US 12,272,033 B2
Snapshot hyperspectral imaging method with de-blurring dispersed images
Xun Cao, Jiangsu (CN); Ye Huang, Jiangsu (CN); Xia Hua, Jiangsu (CN); and Xiaowen Li, Jiangsu (CN)
Assigned to NANJING UNIVERSITY, Jiangsu (CN)
Appl. No. 17/757,367
Filed by NANJING UNIVERSITY, Jiangsu (CN)
PCT Filed Jun. 9, 2020, PCT No. PCT/CN2020/095002
§ 371(c)(1), (2) Date Jun. 15, 2022,
PCT Pub. No. WO2021/135074, PCT Pub. Date Jul. 8, 2021.
Claims priority of application No. 202010006728.0 (CN), filed on Jan. 3, 2020.
Prior Publication US 2023/0021358 A1, Jan. 26, 2023
Int. Cl.
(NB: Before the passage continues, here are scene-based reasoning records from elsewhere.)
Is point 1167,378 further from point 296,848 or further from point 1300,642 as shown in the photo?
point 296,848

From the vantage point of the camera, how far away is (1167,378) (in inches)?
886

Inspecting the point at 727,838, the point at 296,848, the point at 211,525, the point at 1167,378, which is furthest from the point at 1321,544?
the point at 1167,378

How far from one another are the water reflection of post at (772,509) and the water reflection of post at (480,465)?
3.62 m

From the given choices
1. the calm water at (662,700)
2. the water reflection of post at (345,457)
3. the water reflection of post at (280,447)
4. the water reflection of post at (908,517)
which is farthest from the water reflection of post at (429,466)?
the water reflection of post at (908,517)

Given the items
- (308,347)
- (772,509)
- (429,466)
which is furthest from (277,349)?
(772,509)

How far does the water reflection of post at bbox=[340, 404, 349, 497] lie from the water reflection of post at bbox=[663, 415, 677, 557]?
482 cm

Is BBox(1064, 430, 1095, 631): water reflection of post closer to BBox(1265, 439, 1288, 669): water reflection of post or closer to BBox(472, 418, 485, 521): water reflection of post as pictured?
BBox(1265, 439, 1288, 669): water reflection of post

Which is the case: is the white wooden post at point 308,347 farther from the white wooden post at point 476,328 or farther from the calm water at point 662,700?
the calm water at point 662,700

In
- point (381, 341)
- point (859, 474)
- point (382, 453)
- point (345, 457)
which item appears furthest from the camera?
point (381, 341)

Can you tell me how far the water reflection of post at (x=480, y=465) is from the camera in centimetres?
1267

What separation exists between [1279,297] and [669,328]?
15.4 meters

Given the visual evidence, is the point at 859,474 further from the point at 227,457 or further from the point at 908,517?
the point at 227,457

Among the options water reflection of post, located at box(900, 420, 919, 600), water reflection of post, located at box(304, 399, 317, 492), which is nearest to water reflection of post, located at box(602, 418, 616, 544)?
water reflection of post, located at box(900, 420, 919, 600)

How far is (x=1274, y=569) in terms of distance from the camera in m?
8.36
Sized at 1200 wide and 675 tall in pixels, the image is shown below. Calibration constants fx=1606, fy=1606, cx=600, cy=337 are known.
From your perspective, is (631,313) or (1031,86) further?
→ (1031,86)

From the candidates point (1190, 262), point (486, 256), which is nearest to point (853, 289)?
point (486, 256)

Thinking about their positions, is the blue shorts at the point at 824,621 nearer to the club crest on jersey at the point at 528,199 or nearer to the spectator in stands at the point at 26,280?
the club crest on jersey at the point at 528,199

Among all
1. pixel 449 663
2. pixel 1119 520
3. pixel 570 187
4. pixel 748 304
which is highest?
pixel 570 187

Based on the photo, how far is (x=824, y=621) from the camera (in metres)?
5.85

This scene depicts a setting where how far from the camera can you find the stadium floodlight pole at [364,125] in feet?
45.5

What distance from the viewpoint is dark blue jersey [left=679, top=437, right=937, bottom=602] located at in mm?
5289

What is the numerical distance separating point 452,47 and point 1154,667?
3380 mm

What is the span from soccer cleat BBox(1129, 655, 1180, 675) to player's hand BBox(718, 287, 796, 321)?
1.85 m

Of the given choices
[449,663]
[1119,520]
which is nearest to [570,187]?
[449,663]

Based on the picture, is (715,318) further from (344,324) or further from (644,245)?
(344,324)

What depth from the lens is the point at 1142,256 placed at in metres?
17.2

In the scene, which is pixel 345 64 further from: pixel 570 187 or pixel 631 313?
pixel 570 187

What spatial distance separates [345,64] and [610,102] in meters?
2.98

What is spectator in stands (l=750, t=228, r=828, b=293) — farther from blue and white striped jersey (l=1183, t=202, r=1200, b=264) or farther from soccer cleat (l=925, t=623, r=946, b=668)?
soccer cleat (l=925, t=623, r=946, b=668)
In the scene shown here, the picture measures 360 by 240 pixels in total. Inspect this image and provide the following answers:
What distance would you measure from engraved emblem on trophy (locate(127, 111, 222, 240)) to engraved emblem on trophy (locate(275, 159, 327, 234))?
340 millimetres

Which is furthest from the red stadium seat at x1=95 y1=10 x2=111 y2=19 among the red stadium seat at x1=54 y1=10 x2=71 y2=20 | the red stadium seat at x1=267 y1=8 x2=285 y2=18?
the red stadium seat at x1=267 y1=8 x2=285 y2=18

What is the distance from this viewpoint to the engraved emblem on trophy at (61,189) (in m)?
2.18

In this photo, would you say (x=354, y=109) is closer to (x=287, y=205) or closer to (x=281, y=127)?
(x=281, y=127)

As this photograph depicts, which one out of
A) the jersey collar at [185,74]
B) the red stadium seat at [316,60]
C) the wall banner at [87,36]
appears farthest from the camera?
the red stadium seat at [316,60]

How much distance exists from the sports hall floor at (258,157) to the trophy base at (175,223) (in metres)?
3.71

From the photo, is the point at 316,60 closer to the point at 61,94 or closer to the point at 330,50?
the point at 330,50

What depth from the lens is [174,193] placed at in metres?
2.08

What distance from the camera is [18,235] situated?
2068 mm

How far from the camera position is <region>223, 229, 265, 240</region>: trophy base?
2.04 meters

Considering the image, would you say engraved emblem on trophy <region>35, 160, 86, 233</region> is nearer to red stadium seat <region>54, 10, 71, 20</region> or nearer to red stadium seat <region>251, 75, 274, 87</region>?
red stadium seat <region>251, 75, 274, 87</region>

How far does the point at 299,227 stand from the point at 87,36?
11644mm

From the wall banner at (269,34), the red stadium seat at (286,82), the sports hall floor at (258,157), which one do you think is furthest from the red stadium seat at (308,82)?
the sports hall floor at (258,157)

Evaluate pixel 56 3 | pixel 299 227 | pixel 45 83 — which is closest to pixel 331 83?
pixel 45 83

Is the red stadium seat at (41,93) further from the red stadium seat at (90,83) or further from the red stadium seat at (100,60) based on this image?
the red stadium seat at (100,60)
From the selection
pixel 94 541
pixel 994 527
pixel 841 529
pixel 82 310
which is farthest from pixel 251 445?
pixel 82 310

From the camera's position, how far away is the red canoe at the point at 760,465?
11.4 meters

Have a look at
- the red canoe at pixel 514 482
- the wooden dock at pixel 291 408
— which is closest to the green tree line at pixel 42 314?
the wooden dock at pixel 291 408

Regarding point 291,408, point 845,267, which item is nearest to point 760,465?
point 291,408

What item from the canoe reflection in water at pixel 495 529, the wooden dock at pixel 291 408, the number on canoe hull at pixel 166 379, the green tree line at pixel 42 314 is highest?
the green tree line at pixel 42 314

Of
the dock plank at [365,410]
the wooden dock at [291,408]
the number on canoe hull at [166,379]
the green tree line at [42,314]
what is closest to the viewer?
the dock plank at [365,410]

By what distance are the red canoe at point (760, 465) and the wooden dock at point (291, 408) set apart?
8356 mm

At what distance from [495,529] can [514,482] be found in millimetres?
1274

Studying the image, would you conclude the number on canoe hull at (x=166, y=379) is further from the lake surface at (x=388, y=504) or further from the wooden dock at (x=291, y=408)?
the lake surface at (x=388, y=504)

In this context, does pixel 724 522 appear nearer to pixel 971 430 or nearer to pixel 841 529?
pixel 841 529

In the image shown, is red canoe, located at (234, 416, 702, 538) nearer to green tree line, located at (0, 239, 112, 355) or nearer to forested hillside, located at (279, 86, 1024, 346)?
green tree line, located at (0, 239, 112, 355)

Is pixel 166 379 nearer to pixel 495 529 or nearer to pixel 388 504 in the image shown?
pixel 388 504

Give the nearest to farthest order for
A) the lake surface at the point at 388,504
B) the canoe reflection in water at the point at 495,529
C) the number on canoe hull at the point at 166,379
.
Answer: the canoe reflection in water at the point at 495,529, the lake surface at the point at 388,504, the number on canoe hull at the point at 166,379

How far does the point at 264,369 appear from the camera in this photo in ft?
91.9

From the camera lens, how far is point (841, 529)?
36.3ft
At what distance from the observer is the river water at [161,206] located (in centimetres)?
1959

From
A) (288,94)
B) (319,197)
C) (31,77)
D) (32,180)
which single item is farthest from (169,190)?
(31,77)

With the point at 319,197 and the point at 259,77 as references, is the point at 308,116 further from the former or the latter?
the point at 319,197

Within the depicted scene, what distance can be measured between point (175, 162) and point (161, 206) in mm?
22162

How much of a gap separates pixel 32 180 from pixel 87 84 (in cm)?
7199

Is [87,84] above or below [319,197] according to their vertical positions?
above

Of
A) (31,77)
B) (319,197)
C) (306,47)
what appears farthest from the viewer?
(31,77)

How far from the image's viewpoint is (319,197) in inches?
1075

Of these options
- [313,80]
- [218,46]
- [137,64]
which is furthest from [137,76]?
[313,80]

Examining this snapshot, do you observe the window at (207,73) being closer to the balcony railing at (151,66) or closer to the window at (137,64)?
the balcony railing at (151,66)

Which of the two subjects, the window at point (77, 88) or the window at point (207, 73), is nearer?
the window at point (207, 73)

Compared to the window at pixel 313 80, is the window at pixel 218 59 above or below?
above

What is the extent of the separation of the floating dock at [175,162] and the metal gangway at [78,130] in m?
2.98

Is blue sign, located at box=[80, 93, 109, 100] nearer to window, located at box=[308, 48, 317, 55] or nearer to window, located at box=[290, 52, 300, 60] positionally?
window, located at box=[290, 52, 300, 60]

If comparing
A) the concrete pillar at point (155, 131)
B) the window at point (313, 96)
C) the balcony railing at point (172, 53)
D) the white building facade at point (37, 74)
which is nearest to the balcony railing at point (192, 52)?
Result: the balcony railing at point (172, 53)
G06T 5/73 (2024.01); G01J 3/28 (2006.01); G06T 7/73 (2017.01); G06T 11/00 (2006.01)
CPC G06T 5/73 (2024.01) [G01J 3/2823 (2013.01); G06T 7/74 (2017.01); G06T 11/005 (2013.01); G01J 2003/2826 (2013.01); G01J 2003/283 (2013.01); G06T 2207/10024 (2013.01); G06T 2207/30204 (2013.01)] 7 Claims
OG exemplary drawing
 
1. A snapshot hyperspectral imaging method with deblurring dispersed images using a device capable of dispersing incident light and a sensor configured to capture images dispersed by the device capable of dispersing incident light, wherein in the method comprises the steps of:
S1, selecting a set of reference wavelengths for calibration, rectifying the shifted positions due to dispersion at each reference wavelength, and selecting a center wavelength;
S2, estimating relative dispersion at each reconstructed wavelength with respect to the center wavelength;
S3, generating a dispersion matrix describing the direction of dispersion based on the dispersion results estimated in the S2, and generating a spectral response matrix using a spectral response curve of the sensor;
S4, capturing images blurred with dispersion;
S5, deblurring the dispersed images captured in the S4 using the dispersion matrix and the spectral response matrix generated in the S3 to obtain spectral data spatially aligned in all spectrum; and
S6, projecting the aligned spectral data obtained in the S5 into color space, extracting a foreground image by a threshold method, sampling the dispersed images obtained in the S4 as strong prior constraints for the foreground image, and reconstructing accurate spatial hyperspectral data.